Black 47 should also be praised for its fantastic stunt choreography. While many of the fight scenes take place in close quarters which best enables Feeney to square up against multiple adversaries (and also demonstrates his strategic cunning), larger shoot-outs demonstrate impressive directorial ability. Taking place in the courtyards of lavish Irish manors, such scenes bring another element to a novel take on the western.

While in its basic construction, Black 47 is not much different from other recent revenge films in the Taken franchise and its numerous imitations, its pathos comes from its wider examination of society. Black 47 recognises that Feeney’s operation cannot right all wrongs, nor that all the wrong-doing can be scapegoated to a single individual, or even a single group. Feeney’s mother dies not at the hands of one person, but because she chose not to “take the soup.” Her death is the fault of not only British but also of numerous Irish collaborators who chose to act on their own selfish impulses.

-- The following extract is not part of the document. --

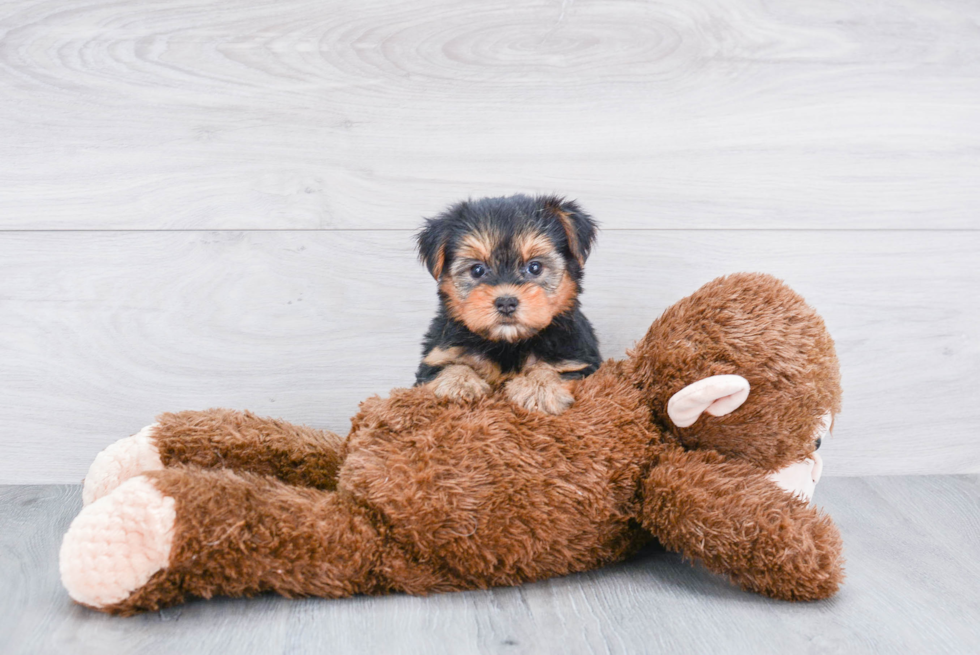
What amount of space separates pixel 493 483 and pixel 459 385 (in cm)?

Feeney can attempt to re-enact revenge on individuals, but he is powerless to affect larger social or political changes.

The drama is supported by an impressive cast: Frecheville’s Feeney is stoic but never uncaring. His carefully controlled rage is released when the situation calls for it, and Frecheville ensures that Feeney is an eternal presence. Hugo Weaving comes across anachronistically, but rather appropriately, as an Aussie who’s sick of being a subject of the Crown. Freddie Fox is eminently punchable as the British emissary who views the famine as a result of Irish laziness.

If the film has one failing it’s in its portrayal (or indeed, lack thereof) of Irish women. While Sarah Greene holds her own as Feeney’s resilient sister, Ellie, there are very few other women to speak of. Two of the film’s main male characters also use the metaphors of comely British maidens versus bedraggled Irish ones to compare the state of the two countries. One wonders whether an otherwise resourceful film needed to resort to such clichéd stereotypes.

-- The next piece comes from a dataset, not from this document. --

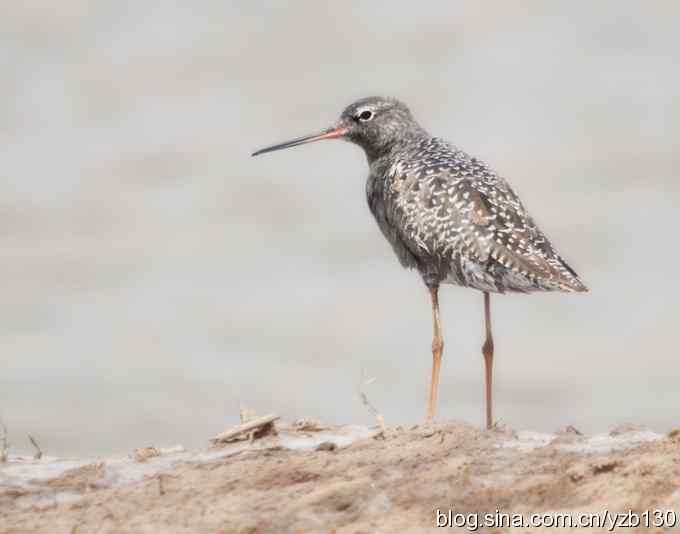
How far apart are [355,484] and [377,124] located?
5.58 m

Interestingly, while opening the film, Daly noted that at the film’s Berlin premier, several English critics appeared less than happy with the British portrayal in Black 47. An unwillingness to acknowledge Britain’s not-too-distant colonialism aside, such a response is somewhat surprising: without giving too much away, the film’s conclusion extends an invitation to redemption for one of its main English representatives. The choice may not be easy or simple, but then what about Brexit – uh, I mean history – is?

Black 47 screened on Wednesday, 21st February 2018 as part of the Audi Dublin International Film Festival (21 February – 4th March).